Saved data entries
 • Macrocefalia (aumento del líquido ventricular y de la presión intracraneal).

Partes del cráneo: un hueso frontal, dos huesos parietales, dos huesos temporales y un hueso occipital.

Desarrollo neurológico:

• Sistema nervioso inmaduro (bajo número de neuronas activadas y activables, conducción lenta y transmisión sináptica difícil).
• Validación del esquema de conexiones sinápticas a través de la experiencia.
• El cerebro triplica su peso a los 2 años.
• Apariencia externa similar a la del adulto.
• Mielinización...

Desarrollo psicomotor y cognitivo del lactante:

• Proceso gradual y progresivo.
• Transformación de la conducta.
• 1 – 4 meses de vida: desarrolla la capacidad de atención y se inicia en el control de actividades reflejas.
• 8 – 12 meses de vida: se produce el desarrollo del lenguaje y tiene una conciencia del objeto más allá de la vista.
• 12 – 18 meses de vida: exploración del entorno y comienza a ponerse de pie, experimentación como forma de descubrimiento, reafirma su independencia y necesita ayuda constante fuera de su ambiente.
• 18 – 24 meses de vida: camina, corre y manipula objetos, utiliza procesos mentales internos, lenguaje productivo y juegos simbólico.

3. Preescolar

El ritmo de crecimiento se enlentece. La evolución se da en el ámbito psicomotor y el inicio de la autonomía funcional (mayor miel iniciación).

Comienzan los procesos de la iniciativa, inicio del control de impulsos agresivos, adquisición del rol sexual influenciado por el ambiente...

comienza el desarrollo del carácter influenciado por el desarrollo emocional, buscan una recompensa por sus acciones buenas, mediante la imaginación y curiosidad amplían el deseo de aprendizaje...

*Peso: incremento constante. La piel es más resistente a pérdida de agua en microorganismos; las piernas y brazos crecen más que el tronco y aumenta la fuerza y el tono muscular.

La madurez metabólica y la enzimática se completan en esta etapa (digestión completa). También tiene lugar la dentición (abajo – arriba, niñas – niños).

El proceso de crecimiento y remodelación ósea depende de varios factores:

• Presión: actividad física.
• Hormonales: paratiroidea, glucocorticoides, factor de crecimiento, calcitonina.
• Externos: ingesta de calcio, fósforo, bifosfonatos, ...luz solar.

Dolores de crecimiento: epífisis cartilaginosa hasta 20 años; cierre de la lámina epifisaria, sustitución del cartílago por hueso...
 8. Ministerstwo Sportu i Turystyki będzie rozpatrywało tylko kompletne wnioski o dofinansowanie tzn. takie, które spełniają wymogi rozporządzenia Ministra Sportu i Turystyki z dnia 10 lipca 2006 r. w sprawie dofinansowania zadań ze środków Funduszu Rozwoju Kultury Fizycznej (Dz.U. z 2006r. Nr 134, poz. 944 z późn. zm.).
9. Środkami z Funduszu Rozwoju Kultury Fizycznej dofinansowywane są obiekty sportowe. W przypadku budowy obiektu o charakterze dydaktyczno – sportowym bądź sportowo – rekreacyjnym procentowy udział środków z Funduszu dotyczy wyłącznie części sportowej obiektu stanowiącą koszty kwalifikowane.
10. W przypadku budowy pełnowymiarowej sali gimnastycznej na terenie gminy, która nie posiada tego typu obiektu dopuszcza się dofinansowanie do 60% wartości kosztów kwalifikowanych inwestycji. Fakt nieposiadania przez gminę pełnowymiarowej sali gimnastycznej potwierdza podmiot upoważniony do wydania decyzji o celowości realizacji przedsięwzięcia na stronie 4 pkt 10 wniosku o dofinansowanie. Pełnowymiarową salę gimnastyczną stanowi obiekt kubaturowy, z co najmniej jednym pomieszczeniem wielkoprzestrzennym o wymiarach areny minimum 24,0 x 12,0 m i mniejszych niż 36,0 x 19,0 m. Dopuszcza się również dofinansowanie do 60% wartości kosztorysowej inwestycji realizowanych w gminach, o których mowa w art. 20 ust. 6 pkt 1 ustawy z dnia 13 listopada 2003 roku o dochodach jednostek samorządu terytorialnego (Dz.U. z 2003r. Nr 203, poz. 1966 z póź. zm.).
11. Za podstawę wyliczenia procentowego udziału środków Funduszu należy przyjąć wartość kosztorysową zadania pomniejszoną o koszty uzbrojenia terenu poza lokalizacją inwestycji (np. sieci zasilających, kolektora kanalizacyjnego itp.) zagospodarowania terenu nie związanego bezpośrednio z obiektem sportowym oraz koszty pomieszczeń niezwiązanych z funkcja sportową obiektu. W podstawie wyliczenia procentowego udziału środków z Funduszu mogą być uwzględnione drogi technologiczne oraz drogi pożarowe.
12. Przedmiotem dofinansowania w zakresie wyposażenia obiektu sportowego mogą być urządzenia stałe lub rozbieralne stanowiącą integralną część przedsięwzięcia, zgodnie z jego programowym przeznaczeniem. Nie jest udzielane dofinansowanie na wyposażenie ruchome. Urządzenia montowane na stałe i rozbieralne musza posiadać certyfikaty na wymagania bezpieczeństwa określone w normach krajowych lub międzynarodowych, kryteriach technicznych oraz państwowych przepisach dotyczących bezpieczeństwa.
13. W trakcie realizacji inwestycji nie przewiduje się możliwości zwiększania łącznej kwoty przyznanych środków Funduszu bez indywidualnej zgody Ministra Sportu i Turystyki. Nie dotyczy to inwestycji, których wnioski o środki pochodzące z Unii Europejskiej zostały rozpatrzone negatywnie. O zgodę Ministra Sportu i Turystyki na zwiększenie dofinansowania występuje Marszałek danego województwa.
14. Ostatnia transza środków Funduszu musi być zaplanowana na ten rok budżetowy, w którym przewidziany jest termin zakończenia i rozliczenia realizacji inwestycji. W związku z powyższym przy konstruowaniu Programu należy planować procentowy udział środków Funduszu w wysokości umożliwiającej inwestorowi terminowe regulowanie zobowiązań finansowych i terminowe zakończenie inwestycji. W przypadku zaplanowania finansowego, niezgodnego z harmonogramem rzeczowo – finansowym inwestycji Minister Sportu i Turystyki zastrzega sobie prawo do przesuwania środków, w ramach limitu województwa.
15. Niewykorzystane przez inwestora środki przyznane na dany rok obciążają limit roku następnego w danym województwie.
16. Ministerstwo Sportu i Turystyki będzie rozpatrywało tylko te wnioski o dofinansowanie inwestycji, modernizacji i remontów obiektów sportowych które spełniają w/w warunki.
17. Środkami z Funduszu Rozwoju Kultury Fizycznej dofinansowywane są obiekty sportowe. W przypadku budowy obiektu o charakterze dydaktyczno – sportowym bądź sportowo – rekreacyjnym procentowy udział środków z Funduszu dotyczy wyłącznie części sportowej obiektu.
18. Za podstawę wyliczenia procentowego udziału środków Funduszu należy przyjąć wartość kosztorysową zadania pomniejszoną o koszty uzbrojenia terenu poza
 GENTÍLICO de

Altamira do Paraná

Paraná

:: WORK REQUEST ::
Your reply must contain exactly the lines from the first line of the data through the line holding "transmisión sináptica difícil).", and nothing more.

:: RESPONSE TO THE TASK ::
 • Macrocefalia (aumento del líquido ventricular y de la presión intracraneal).

Partes del cráneo: un hueso frontal, dos huesos parietales, dos huesos temporales y un hueso occipital.

Desarrollo neurológico:

• Sistema nervioso inmaduro (bajo número de neuronas activadas y activables, conducción lenta y transmisión sináptica difícil).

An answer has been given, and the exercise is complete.